• **THE INPUT**
☆ ☆ ☆ ☆ ☆

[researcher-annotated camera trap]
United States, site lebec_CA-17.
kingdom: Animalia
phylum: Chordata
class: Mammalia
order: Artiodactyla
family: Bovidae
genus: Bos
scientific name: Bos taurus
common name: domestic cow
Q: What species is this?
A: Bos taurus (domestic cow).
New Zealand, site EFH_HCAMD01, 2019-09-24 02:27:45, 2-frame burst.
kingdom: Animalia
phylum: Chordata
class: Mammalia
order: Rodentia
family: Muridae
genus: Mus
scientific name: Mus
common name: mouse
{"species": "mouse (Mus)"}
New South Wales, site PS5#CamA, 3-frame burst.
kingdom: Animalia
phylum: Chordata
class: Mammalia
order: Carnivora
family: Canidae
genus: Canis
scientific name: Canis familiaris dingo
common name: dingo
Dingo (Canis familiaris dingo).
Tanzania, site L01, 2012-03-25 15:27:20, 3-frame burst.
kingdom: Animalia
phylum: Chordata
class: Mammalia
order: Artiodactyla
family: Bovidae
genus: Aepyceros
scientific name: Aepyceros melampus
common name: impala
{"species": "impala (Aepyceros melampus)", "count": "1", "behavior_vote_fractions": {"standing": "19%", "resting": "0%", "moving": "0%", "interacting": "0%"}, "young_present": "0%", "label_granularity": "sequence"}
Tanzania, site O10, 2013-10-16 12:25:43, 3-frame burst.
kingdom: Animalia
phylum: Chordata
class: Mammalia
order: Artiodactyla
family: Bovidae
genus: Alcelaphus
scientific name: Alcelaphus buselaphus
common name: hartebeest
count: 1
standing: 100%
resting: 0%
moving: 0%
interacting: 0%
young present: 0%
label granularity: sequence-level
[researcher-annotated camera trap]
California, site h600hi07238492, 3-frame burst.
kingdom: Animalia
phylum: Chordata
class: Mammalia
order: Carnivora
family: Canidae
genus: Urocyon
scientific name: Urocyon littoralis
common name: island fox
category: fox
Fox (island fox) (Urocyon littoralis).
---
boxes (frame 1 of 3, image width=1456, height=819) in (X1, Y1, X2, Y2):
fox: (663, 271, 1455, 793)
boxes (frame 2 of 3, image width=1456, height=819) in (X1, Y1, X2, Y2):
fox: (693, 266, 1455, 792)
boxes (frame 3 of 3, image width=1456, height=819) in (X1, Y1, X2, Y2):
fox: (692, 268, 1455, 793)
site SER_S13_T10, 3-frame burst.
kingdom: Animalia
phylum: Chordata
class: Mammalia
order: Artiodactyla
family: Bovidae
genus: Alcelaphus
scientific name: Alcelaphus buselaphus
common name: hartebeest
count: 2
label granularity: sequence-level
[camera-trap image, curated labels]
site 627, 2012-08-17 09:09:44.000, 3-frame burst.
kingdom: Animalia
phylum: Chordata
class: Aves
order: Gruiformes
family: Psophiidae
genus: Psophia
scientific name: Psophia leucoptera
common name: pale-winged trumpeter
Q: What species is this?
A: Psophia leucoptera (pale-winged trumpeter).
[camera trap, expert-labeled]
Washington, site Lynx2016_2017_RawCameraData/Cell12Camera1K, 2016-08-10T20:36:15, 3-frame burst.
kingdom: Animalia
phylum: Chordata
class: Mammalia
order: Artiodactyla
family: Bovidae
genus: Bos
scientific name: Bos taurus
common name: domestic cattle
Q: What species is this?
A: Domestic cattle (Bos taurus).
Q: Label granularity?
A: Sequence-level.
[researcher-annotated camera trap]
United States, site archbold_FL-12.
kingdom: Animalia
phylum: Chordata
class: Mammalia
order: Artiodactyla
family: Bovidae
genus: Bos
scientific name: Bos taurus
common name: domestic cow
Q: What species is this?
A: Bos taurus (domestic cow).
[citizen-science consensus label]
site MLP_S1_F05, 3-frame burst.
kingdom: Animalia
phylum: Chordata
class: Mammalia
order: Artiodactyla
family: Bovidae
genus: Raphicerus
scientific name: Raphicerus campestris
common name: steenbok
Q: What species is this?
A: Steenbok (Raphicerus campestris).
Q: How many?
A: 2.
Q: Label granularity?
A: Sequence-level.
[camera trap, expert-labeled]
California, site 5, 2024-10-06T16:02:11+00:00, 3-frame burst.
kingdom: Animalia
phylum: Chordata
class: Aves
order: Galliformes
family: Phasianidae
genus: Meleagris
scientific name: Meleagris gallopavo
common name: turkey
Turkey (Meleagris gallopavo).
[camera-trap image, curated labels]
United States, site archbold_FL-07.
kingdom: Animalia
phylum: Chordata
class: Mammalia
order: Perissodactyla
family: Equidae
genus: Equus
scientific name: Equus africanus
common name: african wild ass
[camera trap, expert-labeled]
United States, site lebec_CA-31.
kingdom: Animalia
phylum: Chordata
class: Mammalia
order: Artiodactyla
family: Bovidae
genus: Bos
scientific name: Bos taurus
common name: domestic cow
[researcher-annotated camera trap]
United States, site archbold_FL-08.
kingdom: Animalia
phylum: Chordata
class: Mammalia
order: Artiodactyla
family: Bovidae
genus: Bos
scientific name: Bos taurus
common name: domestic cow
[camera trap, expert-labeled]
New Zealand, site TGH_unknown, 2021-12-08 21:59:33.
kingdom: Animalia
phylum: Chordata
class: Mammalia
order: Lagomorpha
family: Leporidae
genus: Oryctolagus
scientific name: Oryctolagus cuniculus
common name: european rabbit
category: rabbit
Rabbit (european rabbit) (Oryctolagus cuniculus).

☆ ☆ ☆ ☆ ☆

• **TASK REQUIREMENTS**
Reproduce the data in full, precisely as given.

• **SOLVED EXERCISE**
[researcher-annotated camera trap]
United States, site lebec_CA-17.
kingdom: Animalia
phylum: Chordata
class: Mammalia
order: Artiodactyla
family: Bovidae
genus: Bos
scientific name: Bos taurus
common name: domestic cow
Q: What species is this?
A: Bos taurus (domestic cow).
New Zealand, site EFH_HCAMD01, 2019-09-24 02:27:45, 2-frame burst.
kingdom: Animalia
phylum: Chordata
class: Mammalia
order: Rodentia
family: Muridae
genus: Mus
scientific name: Mus
common name: mouse
{"species": "mouse (Mus)"}
New South Wales, site PS5#CamA, 3-frame burst.
kingdom: Animalia
phylum: Chordata
class: Mammalia
order: Carnivora
family: Canidae
genus: Canis
scientific name: Canis familiaris dingo
common name: dingo
Dingo (Canis familiaris dingo).
Tanzania, site L01, 2012-03-25 15:27:20, 3-frame burst.
kingdom: Animalia
phylum: Chordata
class: Mammalia
order: Artiodactyla
family: Bovidae
genus: Aepyceros
scientific name: Aepyceros melampus
common name: impala
{"species": "impala (Aepyceros melampus)", "count": "1", "behavior_vote_fractions": {"standing": "19%", "resting": "0%", "moving": "0%", "interacting": "0%"}, "young_present": "0%", "label_granularity": "sequence"}
Tanzania, site O10, 2013-10-16 12:25:43, 3-frame burst.
kingdom: Animalia
phylum: Chordata
class: Mammalia
order: Artiodactyla
family: Bovidae
genus: Alcelaphus
scientific name: Alcelaphus buselaphus
common name: hartebeest
count: 1
standing: 100%
resting: 0%
moving: 0%
interacting: 0%
young present: 0%
label granularity: sequence-level
[researcher-annotated camera trap]
California, site h600hi07238492, 3-frame burst.
kingdom: Animalia
phylum: Chordata
class: Mammalia
order: Carnivora
family: Canidae
genus: Urocyon
scientific name: Urocyon littoralis
common name: island fox
category: fox
Fox (island fox) (Urocyon littoralis).
---
boxes (frame 1 of 3, image width=1456, height=819) in (X1, Y1, X2, Y2):
fox: (663, 271, 1455, 793)
boxes (frame 2 of 3, image width=1456, height=819) in (X1, Y1, X2, Y2):
fox: (693, 266, 1455, 792)
boxes (frame 3 of 3, image width=1456, height=819) in (X1, Y1, X2, Y2):
fox: (692, 268, 1455, 793)
site SER_S13_T10, 3-frame burst.
kingdom: Animalia
phylum: Chordata
class: Mammalia
order: Artiodactyla
family: Bovidae
genus: Alcelaphus
scientific name: Alcelaphus buselaphus
common name: hartebeest
count: 2
label granularity: sequence-level
[camera-trap image, curated labels]
site 627, 2012-08-17 09:09:44.000, 3-frame burst.
kingdom: Animalia
phylum: Chordata
class: Aves
order: Gruiformes
family: Psophiidae
genus: Psophia
scientific name: Psophia leucoptera
common name: pale-winged trumpeter
Q: What species is this?
A: Psophia leucoptera (pale-winged trumpeter).
[camera trap, expert-labeled]
Washington, site Lynx2016_2017_RawCameraData/Cell12Camera1K, 2016-08-10T20:36:15, 3-frame burst.
kingdom: Animalia
phylum: Chordata
class: Mammalia
order: Artiodactyla
family: Bovidae
genus: Bos
scientific name: Bos taurus
common name: domestic cattle
Q: What species is this?
A: Domestic cattle (Bos taurus).
Q: Label granularity?
A: Sequence-level.
[researcher-annotated camera trap]
United States, site archbold_FL-12.
kingdom: Animalia
phylum: Chordata
class: Mammalia
order: Artiodactyla
family: Bovidae
genus: Bos
scientific name: Bos taurus
common name: domestic cow
Q: What species is this?
A: Bos taurus (domestic cow).
[citizen-science consensus label]
site MLP_S1_F05, 3-frame burst.
kingdom: Animalia
phylum: Chordata
class: Mammalia
order: Artiodactyla
family: Bovidae
genus: Raphicerus
scientific name: Raphicerus campestris
common name: steenbok
Q: What species is this?
A: Steenbok (Raphicerus campestris).
Q: How many?
A: 2.
Q: Label granularity?
A: Sequence-level.
[camera trap, expert-labeled]
California, site 5, 2024-10-06T16:02:11+00:00, 3-frame burst.
kingdom: Animalia
phylum: Chordata
class: Aves
order: Galliformes
family: Phasianidae
genus: Meleagris
scientific name: Meleagris gallopavo
common name: turkey
Turkey (Meleagris gallopavo).
[camera-trap image, curated labels]
United States, site archbold_FL-07.
kingdom: Animalia
phylum: Chordata
class: Mammalia
order: Perissodactyla
family: Equidae
genus: Equus
scientific name: Equus africanus
common name: african wild ass
[camera trap, expert-labeled]
United States, site lebec_CA-31.
kingdom: Animalia
phylum: Chordata
class: Mammalia
order: Artiodactyla
family: Bovidae
genus: Bos
scientific name: Bos taurus
common name: domestic cow
[researcher-annotated camera trap]
United States, site archbold_FL-08.
kingdom: Animalia
phylum: Chordata
class: Mammalia
order: Artiodactyla
family: Bovidae
genus: Bos
scientific name: Bos taurus
common name: domestic cow
[camera trap, expert-labeled]
New Zealand, site TGH_unknown, 2021-12-08 21:59:33.
kingdom: Animalia
phylum: Chordata
class: Mammalia
order: Lagomorpha
family: Leporidae
genus: Oryctolagus
scientific name: Oryctolagus cuniculus
common name: european rabbit
category: rabbit
Rabbit (european rabbit) (Oryctolagus cuniculus).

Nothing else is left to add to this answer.